====== 短文

后缀树的定义
后缀树(Suffix tree)是一种数据结构,能快速解决很多关于字符串的问题。后缀树的概念最早由Weiner 于1973年提出,既而由McCreight 在1976年和Ukkonen在1992年和1995年加以改进完善。
后缀,顾名思义,甚至通俗点来说,就是所谓后缀就是后面尾巴的意思。比如说给定一长度为n的字符串S=S1S2..Si..Sn,和整数i,1 <= i <= n,子串SiSi+1…Sn便都是字符串S的后缀。
以字符串S=XMADAMYX为例,它的长度为8,所以S[1..8], S[2..8], … , S[8..8]都算S的后缀,我们一般还把空字串也算成后缀。这样,我们一共有如下后缀。对于后缀S[i..n],我们说这项后缀起始于i。
S[1..8], XMADAMYX, 也就是字符串本身,起始位置为1
S[2..8], MADAMYX,起始位置为2
S[3..8], ADAMYX,起始位置为3
S[4..8], DAMYX,起始位置为4
S[5..8], AMYX,起始位置为5
S[6..8], MYX,起始位置为6
S[7..8], YX,起始位置为7
S[8..8], X,起始位置为8
空字串,记为$。
后缀树的结构
首先,说明一下后缀树中的结构。在该程序中,定义了后缀树的类,以及后缀树的节点的类。节点的结构包括3个部分:1.节点的ID.2.节点所存的字符串。3.该节点的孩子指针。具体结构如下:
map
class suffix_node {
public:
map<char,suffix_node*> children;
string str;
int id;
suffix_node(){}
void insertstring(string s) //通过insertstring来将每一个后缀插入树中
{
suffix_node* child=NULL;
suffix_node* nod=NULL;
if(children.find(s[0])==children.end()) //root的map中不存在s[0]
{
child=new suffix_node();
child->str=s;
child->id=num_node;
num_node++; //num_node用于生成ID
children[s[0]]=child;
}
else
{
child=children[s[0]];
int i;
string st,st1;
char ch;
if(child->str.length()<=s.length())
i=compare(child->str,s);
else
i=compare(s,child->str);
while(i>=child->str.length()&&i<s.length())
{
nod=child;
s=s.substr(i,s.length()-i);
if(nod->children.find(s[0])==nod->children.end())
{
suffix_node* n=new suffix_node();
n->id=num_node;
num_node++;
n->str=s;
nod->children[s[0]]=n;
return ;
}
child=child->children[s[0]];
i=compare(s,child->str);
}
if(i<s.length()&&i<child->str.length())
{
st=s.substr(0,i);
suffix_node* node=new suffix_node();
node->id=num_node;
num_node++;
node->str=st;
suffix_node* node1=new suffix_node();
node1->id=num_node;
num_node++;
node1->str=s.substr(i,s.length()-i);
child->str=child->str.substr(i,child->str.length()-i);
st1=child->str;
node->children[st1[0]]=child;
st1=node1->str;
node->children[st1[0]]=node1;
st1=node->str;
if(nod==NULL)

============

**练习内容:**
1 – 根据短文回答:
(a) 后缀树的概念最早由谁在哪一年提出?
(b) 以字符串XMADAMYX为例,后缀ADAMYX的起始位置是几?
(c) 后缀树节点的结构包括哪三个部分?
2 – 请从短文中代码停止处往下续写这段后缀树插入代码。
后面的各行是另外的材料,与短文内容无关。

====== 记录数据

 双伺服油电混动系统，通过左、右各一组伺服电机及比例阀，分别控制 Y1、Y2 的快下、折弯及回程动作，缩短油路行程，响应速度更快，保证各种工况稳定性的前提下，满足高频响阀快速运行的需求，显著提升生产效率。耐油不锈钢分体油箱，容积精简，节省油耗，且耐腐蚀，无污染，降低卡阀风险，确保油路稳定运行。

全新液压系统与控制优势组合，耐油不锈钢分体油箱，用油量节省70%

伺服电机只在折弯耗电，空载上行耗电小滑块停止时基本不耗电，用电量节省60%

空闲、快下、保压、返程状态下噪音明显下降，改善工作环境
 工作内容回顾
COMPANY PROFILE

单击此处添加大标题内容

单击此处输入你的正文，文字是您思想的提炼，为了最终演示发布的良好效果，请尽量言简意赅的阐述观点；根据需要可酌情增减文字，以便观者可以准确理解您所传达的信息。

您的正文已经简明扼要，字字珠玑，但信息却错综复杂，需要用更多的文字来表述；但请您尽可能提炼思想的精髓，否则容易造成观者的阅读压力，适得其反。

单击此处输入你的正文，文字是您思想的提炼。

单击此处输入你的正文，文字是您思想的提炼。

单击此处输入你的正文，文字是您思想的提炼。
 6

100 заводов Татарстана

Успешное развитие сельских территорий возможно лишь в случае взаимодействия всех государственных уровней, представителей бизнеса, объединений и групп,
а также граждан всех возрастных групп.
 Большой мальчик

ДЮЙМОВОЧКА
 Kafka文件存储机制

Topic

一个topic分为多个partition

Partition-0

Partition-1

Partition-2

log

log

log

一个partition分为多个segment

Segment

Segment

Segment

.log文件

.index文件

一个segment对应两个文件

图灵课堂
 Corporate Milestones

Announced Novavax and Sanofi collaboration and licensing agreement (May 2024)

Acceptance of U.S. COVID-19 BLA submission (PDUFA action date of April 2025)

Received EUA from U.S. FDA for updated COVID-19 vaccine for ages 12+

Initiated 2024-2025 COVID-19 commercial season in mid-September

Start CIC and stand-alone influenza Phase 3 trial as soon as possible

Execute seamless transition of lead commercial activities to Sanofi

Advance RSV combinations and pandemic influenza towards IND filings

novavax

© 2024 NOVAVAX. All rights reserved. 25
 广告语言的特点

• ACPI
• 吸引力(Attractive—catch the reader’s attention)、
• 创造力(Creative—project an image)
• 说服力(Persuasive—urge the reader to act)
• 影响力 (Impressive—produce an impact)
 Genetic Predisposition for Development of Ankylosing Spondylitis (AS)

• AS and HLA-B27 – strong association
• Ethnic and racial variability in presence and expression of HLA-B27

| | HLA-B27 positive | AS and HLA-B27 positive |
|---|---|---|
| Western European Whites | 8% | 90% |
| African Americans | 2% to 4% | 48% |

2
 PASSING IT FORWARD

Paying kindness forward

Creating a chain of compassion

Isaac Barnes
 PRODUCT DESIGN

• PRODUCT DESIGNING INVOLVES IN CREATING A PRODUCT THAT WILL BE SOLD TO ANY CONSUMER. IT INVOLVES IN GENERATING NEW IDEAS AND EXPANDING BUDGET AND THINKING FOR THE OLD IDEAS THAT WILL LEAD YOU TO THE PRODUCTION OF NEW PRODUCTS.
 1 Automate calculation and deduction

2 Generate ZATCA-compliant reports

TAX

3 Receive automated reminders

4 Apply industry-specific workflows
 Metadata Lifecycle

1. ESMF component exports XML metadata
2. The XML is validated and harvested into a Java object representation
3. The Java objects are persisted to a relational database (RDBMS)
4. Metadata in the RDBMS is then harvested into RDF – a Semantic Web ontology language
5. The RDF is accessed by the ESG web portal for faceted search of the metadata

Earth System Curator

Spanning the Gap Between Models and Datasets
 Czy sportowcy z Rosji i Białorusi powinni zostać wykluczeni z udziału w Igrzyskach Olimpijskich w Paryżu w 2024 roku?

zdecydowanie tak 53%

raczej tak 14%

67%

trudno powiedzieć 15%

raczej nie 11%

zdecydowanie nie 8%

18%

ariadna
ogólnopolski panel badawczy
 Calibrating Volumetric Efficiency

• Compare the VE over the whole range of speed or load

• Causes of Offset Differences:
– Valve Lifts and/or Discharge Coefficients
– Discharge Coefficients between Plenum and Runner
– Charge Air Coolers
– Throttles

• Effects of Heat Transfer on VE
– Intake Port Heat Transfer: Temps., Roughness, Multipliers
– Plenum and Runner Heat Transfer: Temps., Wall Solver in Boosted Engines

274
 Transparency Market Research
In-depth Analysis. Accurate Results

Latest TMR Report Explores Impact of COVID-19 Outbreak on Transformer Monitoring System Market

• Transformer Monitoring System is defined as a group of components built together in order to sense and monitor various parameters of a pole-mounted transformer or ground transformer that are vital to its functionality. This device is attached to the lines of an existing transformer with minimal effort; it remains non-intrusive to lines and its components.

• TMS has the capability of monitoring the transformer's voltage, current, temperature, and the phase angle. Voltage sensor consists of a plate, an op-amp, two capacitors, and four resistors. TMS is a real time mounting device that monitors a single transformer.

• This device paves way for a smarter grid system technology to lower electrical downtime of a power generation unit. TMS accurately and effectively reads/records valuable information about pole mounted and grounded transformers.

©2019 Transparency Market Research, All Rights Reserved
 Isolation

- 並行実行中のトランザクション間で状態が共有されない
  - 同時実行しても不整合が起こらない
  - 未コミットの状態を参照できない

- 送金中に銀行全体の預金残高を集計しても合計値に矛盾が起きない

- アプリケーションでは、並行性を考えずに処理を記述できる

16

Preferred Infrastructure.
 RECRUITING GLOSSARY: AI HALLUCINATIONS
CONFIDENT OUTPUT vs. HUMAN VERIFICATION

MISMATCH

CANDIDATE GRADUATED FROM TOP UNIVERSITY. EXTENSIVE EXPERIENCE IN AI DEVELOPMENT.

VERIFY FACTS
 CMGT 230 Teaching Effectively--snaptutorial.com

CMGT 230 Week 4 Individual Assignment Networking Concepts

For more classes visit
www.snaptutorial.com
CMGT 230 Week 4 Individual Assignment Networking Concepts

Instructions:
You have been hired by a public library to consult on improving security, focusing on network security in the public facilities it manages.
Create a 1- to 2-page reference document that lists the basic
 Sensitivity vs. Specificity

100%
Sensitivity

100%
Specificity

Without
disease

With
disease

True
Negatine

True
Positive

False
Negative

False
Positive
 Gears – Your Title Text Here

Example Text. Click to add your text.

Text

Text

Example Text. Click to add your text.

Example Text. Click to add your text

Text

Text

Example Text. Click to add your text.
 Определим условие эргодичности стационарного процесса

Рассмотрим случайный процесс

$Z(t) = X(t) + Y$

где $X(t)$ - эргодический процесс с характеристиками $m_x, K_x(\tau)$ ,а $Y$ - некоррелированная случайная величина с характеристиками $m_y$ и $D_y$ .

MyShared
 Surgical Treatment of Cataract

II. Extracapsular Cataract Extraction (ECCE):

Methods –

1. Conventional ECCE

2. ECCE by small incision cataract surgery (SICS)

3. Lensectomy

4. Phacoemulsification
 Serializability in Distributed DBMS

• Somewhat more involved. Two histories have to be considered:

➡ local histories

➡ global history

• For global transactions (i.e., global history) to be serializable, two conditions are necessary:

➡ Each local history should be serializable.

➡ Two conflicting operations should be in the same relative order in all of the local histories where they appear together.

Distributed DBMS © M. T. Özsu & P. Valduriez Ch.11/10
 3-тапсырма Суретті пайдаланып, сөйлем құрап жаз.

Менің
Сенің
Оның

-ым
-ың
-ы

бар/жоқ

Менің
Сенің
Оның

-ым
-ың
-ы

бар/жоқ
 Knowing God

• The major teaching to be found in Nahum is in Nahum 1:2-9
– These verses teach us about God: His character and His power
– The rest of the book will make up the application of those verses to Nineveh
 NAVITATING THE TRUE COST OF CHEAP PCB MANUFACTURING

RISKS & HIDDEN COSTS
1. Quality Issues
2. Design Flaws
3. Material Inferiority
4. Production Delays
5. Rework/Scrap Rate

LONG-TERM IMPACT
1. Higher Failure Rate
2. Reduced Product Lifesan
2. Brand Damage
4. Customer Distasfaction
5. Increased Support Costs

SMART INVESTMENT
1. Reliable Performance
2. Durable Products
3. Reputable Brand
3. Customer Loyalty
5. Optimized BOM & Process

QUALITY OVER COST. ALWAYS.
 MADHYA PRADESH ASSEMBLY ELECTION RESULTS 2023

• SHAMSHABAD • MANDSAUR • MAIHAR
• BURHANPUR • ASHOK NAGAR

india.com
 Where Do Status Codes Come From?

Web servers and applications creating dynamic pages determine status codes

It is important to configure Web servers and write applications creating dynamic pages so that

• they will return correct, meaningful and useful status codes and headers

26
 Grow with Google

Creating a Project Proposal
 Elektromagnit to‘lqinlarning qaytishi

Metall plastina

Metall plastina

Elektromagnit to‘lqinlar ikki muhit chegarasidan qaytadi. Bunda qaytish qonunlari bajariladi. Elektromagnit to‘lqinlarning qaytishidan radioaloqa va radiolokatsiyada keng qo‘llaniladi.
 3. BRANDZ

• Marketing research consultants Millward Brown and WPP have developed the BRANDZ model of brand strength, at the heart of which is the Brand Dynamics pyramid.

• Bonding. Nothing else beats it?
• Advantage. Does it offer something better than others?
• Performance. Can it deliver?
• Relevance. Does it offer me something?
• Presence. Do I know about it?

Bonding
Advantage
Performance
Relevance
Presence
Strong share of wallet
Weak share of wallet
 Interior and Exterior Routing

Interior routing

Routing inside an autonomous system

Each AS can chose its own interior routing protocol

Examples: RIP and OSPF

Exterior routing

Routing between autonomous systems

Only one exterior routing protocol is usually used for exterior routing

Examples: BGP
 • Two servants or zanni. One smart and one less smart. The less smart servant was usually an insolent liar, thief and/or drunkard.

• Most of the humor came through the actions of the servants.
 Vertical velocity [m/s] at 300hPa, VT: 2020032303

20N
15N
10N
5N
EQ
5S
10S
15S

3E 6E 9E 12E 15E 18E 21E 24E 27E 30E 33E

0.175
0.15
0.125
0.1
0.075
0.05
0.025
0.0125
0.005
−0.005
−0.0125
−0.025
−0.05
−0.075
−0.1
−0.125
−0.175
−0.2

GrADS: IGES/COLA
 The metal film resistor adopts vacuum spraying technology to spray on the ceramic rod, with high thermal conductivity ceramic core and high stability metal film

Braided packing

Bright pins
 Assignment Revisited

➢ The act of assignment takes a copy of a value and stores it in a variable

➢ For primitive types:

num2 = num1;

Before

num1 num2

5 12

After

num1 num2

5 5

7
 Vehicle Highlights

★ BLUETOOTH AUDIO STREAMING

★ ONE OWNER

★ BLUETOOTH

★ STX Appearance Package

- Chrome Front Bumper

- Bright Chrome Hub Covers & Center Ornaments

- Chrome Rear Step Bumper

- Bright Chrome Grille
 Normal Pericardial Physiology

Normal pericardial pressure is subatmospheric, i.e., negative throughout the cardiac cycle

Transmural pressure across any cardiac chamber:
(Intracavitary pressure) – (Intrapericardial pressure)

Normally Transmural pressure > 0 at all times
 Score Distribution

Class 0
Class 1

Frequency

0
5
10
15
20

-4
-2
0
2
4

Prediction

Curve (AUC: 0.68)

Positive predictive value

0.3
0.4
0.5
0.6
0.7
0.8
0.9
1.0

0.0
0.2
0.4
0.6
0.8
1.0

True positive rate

============

**各题答案:**
1 –
(a) 由Weiner于1973年提出。
(b) 起始位置为3。
(c) 节点的ID、节点所存的字符串、该节点的孩子指针。

2 –
children[st1[0]]=node;
else
nod->children[st1[0]]=node;
}
}
}
};
class suffix_tree {
public:
suffix_node* root;
suffix_tree(string s)
{
string str;
root=new suffix_node();
root->id=num_node;
num_node++;
for(int i=0;i<s.length();i++)
{
str=s.substr(i);
root->insertstring(str);
}
}
~suffix_tree(){}
};
4.后缀树的运用。
1. 查找字符串o是否在字符串S中。
方案:用S构造后缀树,按在trie中搜索字串的方法搜索o即可。
原理:若o在S中,则o必然是S的某个后缀的前缀。
例如S: leconte,查找o: con是否在S中,则o(con)必然是S(leconte)的后缀之一conte的前缀.有了这个前提,采用trie搜索的方法就不难理解了。 代码如下:
int find_str(string T,string s) //寻找字符串S是否在字符串T中
{
suffix_tree tree(T);
if(T.length()<s.length())
{
cout<<"字符串S不在字符串T中"<<endl;
return 0;
}
string str=s;
suffix_node* node=NULL;
int i;
node=tree.root->children[s[0]];
while(str.length()!=0)
{
if(str.length()<=node->str.length())
{
i=compare(str,node->str);
if(i>=str.length())
{
cout<<"字符串S在字符串T中"<<endl;
return 1;
}
else
{
cout<<"字符串S不在字符串T中"<<endl;
return 0;
}
}
else
{
i=compare(node->str,str);
if(i>=node->str.length())
{
str=str.substr(i,str.length()-i);
node=node->children[str[0]];
}
else
{
cout<<"字符串S不在字符串T中"<<endl;
return 0;
}
}
}
}
`
2.指定字符串T在字符串S中的重复次数。
方案:用S+’$’构造后缀树,搜索T节点下的叶节点数目即为重复次数
原理:如果T在S中重复了两次,则S应有两个后缀以T为前缀,重复次数就自然统计出来了。代码如下:
int num_leaf(suffix_tree tree,suffix_node* node)
{
int num=0,number=0;
suffix_node* node1=NULL;
map<char,suffix_node*>::iterator its;
for(its=node->children.begin();its!=node->children.end();its++)
num++;
if(num==0)
{
return 1;
}
else
{
for(its=node->children.begin();its!=node->children.end();its++)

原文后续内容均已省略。